Entre les deux guerres mondiales, on fait également la promotion du jardinage communautaire au cours de la Crise économique mondiale. Surnommés « jardins d’appoint », ces potagers sont plus nombreux que pendant la Deuxième Guerre mondiale, quelques années plus tard. En 1943, par exemple, les terrains publics de Toronto réservés aux jardins de la Victoire ne représentent que 50 % de tous les terrains cultivés pour les jardins d’appoint, tandis qu’à Québec, ils représentent plutôt 25 % du total. Comme c’est le cas pour les jardins de la Victoire, les jardins d’appoint jouent un rôle à la fois pratique et symbolique. Ces jardins, en donnant aux chômeurs un sentiment d’accomplissement, remontent le moral de la population tout en atténuant les pénuries alimentaires. La crainte d’une famine, toutefois, est beaucoup plus vive pendant la crise économique qu’au cours de la Deuxième Guerre mondiale; c’est peut-être pour cette raison que les efforts de jardinage communautaire sont plus intenses durant les années 1930.

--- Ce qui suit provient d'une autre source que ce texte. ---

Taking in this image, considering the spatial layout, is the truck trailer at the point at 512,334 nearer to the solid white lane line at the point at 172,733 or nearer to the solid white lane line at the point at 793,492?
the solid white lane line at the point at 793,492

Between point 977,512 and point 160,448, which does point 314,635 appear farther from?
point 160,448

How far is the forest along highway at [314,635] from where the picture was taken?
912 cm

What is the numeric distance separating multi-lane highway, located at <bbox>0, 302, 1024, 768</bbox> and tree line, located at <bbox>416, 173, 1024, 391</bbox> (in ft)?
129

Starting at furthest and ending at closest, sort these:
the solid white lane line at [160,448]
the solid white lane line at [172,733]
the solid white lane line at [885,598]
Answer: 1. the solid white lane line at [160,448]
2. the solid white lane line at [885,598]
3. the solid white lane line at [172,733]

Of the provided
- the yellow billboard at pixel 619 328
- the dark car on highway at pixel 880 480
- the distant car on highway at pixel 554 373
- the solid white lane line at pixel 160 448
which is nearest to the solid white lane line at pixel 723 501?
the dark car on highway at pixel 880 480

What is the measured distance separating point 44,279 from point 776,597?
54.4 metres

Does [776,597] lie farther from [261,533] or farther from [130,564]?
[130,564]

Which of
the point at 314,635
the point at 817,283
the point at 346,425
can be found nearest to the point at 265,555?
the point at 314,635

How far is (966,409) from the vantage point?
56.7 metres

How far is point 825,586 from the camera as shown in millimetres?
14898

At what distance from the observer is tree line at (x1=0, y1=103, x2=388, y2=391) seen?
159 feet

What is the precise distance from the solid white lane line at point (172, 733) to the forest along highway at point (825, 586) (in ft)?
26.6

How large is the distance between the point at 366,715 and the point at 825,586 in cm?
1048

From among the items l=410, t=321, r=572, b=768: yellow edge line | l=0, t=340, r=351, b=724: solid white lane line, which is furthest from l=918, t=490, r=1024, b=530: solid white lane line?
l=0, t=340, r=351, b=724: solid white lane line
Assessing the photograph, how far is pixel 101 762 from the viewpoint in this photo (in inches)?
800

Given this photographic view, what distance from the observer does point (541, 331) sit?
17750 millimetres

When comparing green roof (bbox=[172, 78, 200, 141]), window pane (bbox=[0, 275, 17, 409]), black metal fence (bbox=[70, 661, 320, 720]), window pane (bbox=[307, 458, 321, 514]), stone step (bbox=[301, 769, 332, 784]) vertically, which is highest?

Au XXIe siècle, certains observateurs affirment que le mouvement locavore, à la hausse depuis le début des années 2000, s’inspire de certains aspects des jardins d’appoint et des jardins de la Victoire. Pour plusieurs, des épinards Victoria plantés dans une cour arrière ou une vigne de pois Little Marvel perchée au sommet d’une tour d’habitation constituent autant de manières de rapprocher la production alimentaire du domicile, tout en appuyant les pratiques agricoles locales et durables.